**Text provided**
= = = = = = =

# Vegetable dressing/sauce for steamed veggies



## Argamemnon (Jan 18, 2010)

How do you eat your steamed vegetables? I want to make enough dressing and keep this in the fridge for 5 days or so. This way I can quickly steam vegetables and pour the dressing over the veggies. Quick, easy and tasty.

Extra virgin olive oil-fresh lemon juice-garlic-herbs, this combination is my basic dressing. I want to make it with some tahini next time.. 

For those who are lazy like me, my question is; how do you eat your daily vegetables?


----------



## Argamemnon (Jan 18, 2010)

BTW, how long can you keep a dressing with garlic in the fridge?


----------



## msmofet (Jan 18, 2010)

steamed veggies get butter or if i have it ginger sauce from the japanese steakhouse type.


----------



## jabbur (Jan 19, 2010)

I'm with msmofet.   Butter, salt and pepper.  Never thought about a dressing on veggies.  I'll occasionally make the classic green bean casserole or melt some Velveeta on broccoli and cauliflower.


----------



## mcnerd (Jan 19, 2010)

Yup, I'm a butter person also, though occasionally I toss in some dill weed for added flavor.


----------



## GrillingFool (Jan 19, 2010)

Try some assorted spices in olive oil.

= = = = = = =

**Entries**
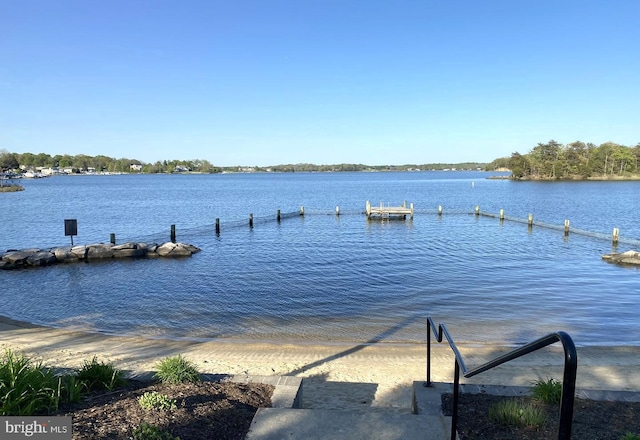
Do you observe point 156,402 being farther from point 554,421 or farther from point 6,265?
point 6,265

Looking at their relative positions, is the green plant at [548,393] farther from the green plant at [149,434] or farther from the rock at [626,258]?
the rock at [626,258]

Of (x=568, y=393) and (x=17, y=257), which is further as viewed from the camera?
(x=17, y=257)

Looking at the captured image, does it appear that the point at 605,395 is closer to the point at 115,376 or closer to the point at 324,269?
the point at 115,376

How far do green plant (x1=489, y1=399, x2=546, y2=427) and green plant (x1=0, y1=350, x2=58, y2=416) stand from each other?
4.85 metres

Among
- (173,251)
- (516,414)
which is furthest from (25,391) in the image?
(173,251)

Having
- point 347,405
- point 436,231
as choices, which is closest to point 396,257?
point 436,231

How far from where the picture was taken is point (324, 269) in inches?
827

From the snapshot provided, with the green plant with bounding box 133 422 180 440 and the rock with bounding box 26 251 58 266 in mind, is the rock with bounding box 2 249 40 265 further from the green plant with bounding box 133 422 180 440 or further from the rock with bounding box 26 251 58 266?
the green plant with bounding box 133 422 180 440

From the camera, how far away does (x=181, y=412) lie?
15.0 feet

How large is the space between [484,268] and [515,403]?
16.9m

= = = = = = =

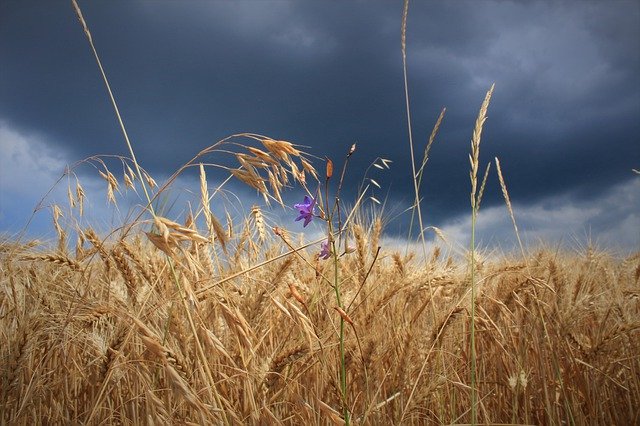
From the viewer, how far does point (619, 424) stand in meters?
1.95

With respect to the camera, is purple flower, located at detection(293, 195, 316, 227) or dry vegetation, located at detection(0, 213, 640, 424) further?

= = = = = = =

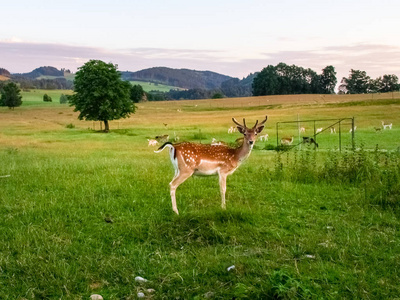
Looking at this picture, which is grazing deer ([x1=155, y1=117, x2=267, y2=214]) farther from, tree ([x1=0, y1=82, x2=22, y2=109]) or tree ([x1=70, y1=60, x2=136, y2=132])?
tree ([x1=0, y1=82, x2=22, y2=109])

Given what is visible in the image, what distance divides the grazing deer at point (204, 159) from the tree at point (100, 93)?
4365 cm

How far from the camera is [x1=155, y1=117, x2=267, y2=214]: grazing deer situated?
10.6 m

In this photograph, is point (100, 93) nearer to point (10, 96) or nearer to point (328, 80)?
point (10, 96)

= = = = = = =

**Problems and tasks**
a) Using the forum thread on dressing for steamed vegetables, decide whether each statement agrees with it. For each, answer yes or no and quote the words from the thread that decide it. (i) The first poster's basic dressing includes fresh lemon juice. (ii) jabbur has long been in the habit of putting a dressing on vegetables. (iii) mcnerd sometimes adds dill weed to buttered vegetables.
b) Write what comes next in the forum thread about dressings for steamed vegetables, picking up after its final post.

**Answers to the problems**
a)
(i) Yes: "Extra virgin olive oil-fresh lemon juice-garlic-herbs, this combination is my basic dressing."
(ii) No: "Never thought about a dressing on veggies."
(iii) Yes: "Yup, I'm a butter person also, though occasionally I toss in some dill weed for added flavor."

b)
I like to take some cajun spice, lemon pepper and garlic, stir it into
olive oil and let it sit for a bit to "marinate". Then toss the veggies in it
after steaming.

The variations are endless. Can be done with butter or even chicken stock, too.

That would be garlic powder, not fresh, so no worries about botulism or other evile daemons!


----------



## bigdaddy3k (Jan 19, 2010)

GrillingFool said:


> Try some assorted spices in olive oil.
> I like to take some cajun spice, lemon pepper and garlic, stir it into
> olive oil and let it sit for a bit to "marinate". Then toss the veggies in it
> after steaming.
> ...


 
I follow this as well. Works great with frozen veggies too.


----------



## msmofet (Jan 19, 2010)

i do a string beans salad with steamed beans tossed while hot in fresh lemon juice, olive oil, fresh garlic (slivered), salt and ground black pepper. can also be made with steamed broccoli.


----------



## recipedirect (Jan 19, 2010)

I like my steamed veggies topped with a little olive oil and Mrs. Dash. You could use Tzadziki Sauce, Hollandaise or any number of sauces. There is a restaurant in Charleston (Glass Onion) that serves Bernaise sauce with fries.


----------



## PrincessFiona60 (Jan 19, 2010)

I use an asian style salad dressing one my veggies and also a tuscan style salad dressing.  Makes for some interesting fun and you can style a meal after which dressing you are using.  Any dressing you make should be able to make it in the fridge for 1-2 weeks if kept tightly capped.


----------



## DaveSoMD (Jan 19, 2010)

Try this for steamed carrots.  While still hot drizzel on some honey and drop on a Tblsp of butter and toss well till the butter melts.


----------



## Janet H (Jan 19, 2010)

Here are two of my favorites...

Lemon butter with poppy seeds added (great on broccoli, cauliflower, cabbage and steamed carrots)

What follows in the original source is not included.